Sophie Celina Scheder (born 7 January 1997) is a retired German artistic gymnast. She is the 2016 Olympic bronze medalist on the uneven bars.

==Senior career==
===2013===
Scheder competed at the 2013 World Artistic Gymnastics Championships, where she finished 5th on the uneven bars.

===2014===
Scheder started the season competing at the American Cup held in Greensboro, North Carolina, where she placed 7th. A few weeks later she competed at the Cottbus Challenge Cup, where she won the bars title with a 14.925. At the 2014 European Artistic Gymnastics Championships in Sofia, she again made the bars final and placed 5th with a score of 14.733. At the 2014 World Artistic Gymnastics Championships in Nanning, she only competed in qualifications, as a fall on the uneven bars prevented her from making the final.

===2015===
At the 2015 São Paulo Challenge Cup, Scheder captured two medals, a silver on the uneven bars with a 14.875 and a bronze on balance beam with a 14.0. She was selected to compete at the 1st European Games in Baku, along with Elisabeth Seitz and Leah Griesser. There, she placed 4th in the All-Around with a score of 54.932, 2nd on the uneven bars with a 15.2 and 2nd with her team. In October, she competed at the 2015 World Artistic Gymnastics Championships in Glasgow along with Elisabeth Seitz, Pauline Schäfer, Leah Griesser, Pauline Tratz and Lisa Katharina Hill, where they placed 12th as a team. Individually, she placed 8th on bars with a 14.6.

===2016: Rio Summer Olympics===
Scheder started the season by winning the bars and beam titles and also placing 2nd in the all-around at the German National Team Cup.

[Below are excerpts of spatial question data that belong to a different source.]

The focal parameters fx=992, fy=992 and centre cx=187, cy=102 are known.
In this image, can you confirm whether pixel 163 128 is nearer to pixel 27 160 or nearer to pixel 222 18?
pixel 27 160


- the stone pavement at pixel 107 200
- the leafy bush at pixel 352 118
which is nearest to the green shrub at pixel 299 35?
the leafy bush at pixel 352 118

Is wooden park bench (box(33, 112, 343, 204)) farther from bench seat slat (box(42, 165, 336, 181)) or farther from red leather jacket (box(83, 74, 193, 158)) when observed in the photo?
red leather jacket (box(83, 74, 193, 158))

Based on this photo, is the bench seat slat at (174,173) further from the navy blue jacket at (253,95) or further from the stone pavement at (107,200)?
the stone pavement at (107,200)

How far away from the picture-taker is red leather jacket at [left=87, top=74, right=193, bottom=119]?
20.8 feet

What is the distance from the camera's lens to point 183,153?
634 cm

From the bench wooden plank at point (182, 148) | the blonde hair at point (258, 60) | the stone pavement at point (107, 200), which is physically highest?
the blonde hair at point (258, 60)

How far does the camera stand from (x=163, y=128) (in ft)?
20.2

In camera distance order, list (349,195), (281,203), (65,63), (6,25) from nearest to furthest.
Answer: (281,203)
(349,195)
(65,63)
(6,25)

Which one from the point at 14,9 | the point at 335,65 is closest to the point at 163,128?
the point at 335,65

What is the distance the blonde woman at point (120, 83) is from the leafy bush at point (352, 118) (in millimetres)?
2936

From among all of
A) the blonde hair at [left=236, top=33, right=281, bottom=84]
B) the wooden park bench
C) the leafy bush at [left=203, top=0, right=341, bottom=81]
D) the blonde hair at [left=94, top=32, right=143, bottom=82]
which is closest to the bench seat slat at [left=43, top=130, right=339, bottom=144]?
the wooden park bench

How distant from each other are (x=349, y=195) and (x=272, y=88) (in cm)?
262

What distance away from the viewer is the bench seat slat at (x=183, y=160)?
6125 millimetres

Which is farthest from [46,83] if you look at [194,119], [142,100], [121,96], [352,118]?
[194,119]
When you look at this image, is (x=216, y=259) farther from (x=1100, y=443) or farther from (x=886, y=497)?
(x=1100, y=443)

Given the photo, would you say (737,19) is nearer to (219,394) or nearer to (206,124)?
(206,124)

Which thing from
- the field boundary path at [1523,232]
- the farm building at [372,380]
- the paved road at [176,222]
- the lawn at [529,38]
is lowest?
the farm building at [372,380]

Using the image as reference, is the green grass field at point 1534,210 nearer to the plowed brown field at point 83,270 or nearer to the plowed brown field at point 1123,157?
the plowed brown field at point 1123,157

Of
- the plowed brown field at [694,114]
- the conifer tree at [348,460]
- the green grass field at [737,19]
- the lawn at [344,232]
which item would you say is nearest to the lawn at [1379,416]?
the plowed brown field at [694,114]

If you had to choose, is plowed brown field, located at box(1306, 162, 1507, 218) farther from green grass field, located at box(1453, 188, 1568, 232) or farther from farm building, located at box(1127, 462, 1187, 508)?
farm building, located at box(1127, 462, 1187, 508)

Two weeks later, she competed at the DTB-Pokal Stuttgart World Cup, where she finished in a historic 1st place with a score of 57.032. After the competition, she was selected to represent her country at the 2016 Olympic Test Event. At the 2016 Summer Olympics, she helped the German team finish in sixth place and also finished 23rd in the individual all-around. At the uneven bars, Scheder had a 15.566 score and claimed the bronze medal behind Madison Kocian and Aliya Mustafina, becoming the first German gymnast to win an uneven bars medal since Dagmar Kersten in 1988, and the first for modern day Germany.

===2017===
In April 2017, Scheder underwent knee surgery in Vail, Colorado after experiencing persisting, heavy pains in her knees.

===2019===
In September Scheder was named to the team to compete at the 2019 World Championships in Stuttgart alongside Kim Bui, Emelie Petz, Sarah Voss, and Elisabeth Seitz. She ended up withdrawing due to injury.